Nico Heath is the co-founder and director of Lightfoot Travel, a luxury tour operator specialising in tailor-made holidays, honeymoons and short breaks. He too has seen a rise in solo travellers, who now make up about 5 percent of Lightfoot’s clientele.
He says: “All of our itineraries are customised, so we can organise anything for solo travellers, whether it is trekking in Bhutan or a week of relaxing in the Maldives… But small group tours have also been attractive to solo travellers. Our boutique expedition cruise, for instance, has guests eating and doing activities together. But because we work with small boats, we don’t get stuck with huge crowds. So that’s still an attractive proposition for solo travellers.”
Some of the Lightfoot Travel’s popular itineraries include its Bhutan hiking tour, which attracts solo travellers looking for a spiritual and healing experience; its Ecuador and the Galapagos package, which includes a luxury yacht trip around the gorgeous volcanic islands; and its Antarctica cruise, which lets one sail past tabular icebergs and penguin colonies on a small ice-strengthened ship.
As Mr Khoo puts it: “If you can get over the initial shyness of telling people you’re on your own, travelling with a group of like-minded people can be very rewarding.”

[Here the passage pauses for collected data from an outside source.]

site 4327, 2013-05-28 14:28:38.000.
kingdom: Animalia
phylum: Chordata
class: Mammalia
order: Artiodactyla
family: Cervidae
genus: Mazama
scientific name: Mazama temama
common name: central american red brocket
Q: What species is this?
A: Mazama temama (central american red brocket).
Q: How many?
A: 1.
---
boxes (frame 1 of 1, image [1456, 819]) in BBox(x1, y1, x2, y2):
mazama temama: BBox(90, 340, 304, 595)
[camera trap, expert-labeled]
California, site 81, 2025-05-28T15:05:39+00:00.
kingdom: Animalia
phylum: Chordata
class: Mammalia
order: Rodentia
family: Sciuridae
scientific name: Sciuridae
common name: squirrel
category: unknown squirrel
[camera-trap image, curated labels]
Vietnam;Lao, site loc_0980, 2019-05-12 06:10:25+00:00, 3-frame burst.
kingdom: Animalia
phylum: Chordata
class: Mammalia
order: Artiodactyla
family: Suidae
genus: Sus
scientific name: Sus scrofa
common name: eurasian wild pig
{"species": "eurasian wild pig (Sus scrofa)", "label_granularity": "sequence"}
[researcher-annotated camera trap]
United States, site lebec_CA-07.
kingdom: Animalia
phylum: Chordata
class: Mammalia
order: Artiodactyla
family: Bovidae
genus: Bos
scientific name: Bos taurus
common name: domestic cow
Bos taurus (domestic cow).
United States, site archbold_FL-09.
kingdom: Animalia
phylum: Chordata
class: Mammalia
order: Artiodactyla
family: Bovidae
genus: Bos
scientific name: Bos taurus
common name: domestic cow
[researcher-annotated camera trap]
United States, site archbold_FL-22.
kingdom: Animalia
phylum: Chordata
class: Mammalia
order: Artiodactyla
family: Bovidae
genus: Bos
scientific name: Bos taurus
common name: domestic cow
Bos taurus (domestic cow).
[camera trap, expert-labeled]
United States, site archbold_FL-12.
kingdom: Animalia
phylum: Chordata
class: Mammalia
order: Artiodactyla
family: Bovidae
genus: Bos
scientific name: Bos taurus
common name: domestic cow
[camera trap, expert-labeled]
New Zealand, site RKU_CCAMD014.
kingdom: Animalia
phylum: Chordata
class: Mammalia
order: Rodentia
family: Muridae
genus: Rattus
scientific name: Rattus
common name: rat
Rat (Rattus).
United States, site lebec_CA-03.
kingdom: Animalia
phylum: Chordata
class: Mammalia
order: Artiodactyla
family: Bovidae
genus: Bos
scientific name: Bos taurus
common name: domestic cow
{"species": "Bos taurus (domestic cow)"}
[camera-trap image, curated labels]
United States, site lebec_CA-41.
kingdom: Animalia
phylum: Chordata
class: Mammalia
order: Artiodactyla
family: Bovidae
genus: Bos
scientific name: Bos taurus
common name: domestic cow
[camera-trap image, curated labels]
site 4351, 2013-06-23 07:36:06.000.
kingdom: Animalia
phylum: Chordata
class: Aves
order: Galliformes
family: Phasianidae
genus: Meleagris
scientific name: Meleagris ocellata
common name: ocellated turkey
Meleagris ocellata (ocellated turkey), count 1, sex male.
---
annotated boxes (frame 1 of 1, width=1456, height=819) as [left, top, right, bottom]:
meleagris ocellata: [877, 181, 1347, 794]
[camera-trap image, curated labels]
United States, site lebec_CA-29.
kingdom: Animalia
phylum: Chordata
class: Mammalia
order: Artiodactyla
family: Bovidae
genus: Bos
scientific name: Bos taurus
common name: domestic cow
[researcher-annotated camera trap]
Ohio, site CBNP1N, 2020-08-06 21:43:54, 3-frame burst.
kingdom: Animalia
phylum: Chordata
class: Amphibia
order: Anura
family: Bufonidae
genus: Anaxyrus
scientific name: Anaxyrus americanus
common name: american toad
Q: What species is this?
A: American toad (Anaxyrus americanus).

10 reasons to travel solo, say those who have
1. It builds your self-confidence and tells the world that you don’t need an entourage to travel in style
2. It compels you to talk to strangers who might have entirely different perspectives on food, politics, romance and everything else. The fact is, there are many solo travellers out there looking to connect with someone like you
3. It makes you appreciate the details of your surroundings and relish every step of your journey and every bite of your food
4. It teaches you to stay on guard, while staying open to new experiences
5. It affirms all your strengths and weakness: For instance, how good is your sense of direction when the wi-fi signal is weak and you can’t use Google Maps? How well can you communicate with your hands or by drawing pictures when you don’t speak the language? How quickly can you make nice with strangers and get them to help you? How much alone time do you need before you start feeling lonely?
6. It gives you carte blanche to lie in bed or by the pool all day instead of seeing the sights – no matter how famous and spectacular those sights may be
7. It helps you switch off from technology, the extensive usage of which new studies now link to stress, insomnia, anxiety and depression
8. However, if you choose to work remotely, it helps you quickly accrue wisdom on how to stay connected, negotiate time differences, conduct phone chats on the cheap, and get stuff done despite the hotel’s possibly lousy wifi
9. It makes those back home – be they family members or colleagues – realise that they sometimes have to solve any current (and hopefully minor) home or office crisis without you.
10. It gives you the very things you normally don’t get enough of the rest of the time – such as uninterrupted sleep, stillness, and the opportunity to regroup, recharge and reflect on how your life has unfolded. And all that might add up to give you the richest travel epiphanies of your life.